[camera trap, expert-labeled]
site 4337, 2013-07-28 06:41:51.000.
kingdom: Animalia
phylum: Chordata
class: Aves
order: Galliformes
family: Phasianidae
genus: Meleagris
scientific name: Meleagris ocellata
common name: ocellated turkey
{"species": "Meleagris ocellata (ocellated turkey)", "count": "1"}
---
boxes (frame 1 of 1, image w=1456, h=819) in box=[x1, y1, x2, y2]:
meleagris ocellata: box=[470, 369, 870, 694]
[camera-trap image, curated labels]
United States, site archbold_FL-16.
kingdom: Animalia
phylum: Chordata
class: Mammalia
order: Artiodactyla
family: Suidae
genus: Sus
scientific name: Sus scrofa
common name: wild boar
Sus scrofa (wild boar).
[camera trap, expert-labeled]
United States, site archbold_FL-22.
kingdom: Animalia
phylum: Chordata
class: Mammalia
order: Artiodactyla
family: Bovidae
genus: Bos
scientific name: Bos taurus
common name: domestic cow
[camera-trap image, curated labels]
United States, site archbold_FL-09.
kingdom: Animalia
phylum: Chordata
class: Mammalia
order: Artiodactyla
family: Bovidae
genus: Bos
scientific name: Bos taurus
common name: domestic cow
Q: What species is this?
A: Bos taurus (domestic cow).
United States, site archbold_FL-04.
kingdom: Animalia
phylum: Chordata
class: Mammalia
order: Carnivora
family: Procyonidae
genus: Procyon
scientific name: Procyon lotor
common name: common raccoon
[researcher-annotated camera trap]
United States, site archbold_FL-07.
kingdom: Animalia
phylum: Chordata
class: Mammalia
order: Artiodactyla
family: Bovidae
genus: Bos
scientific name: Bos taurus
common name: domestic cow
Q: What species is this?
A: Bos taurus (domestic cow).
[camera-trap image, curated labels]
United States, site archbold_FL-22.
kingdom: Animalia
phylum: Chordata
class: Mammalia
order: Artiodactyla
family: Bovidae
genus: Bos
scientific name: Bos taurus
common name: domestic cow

####

EXERCISE DETAILS -
Copy out the lines starting at the one containing "genus: Procyon" and ending with the last line of the entries. Include nothing else.

PROBLEM SOLUTION -
genus: Procyon
scientific name: Procyon lotor
common name: common raccoon
[researcher-annotated camera trap]
United States, site archbold_FL-07.
kingdom: Animalia
phylum: Chordata
class: Mammalia
order: Artiodactyla
family: Bovidae
genus: Bos
scientific name: Bos taurus
common name: domestic cow
Q: What species is this?
A: Bos taurus (domestic cow).
[camera-trap image, curated labels]
United States, site archbold_FL-22.
kingdom: Animalia
phylum: Chordata
class: Mammalia
order: Artiodactyla
family: Bovidae
genus: Bos
scientific name: Bos taurus
common name: domestic cow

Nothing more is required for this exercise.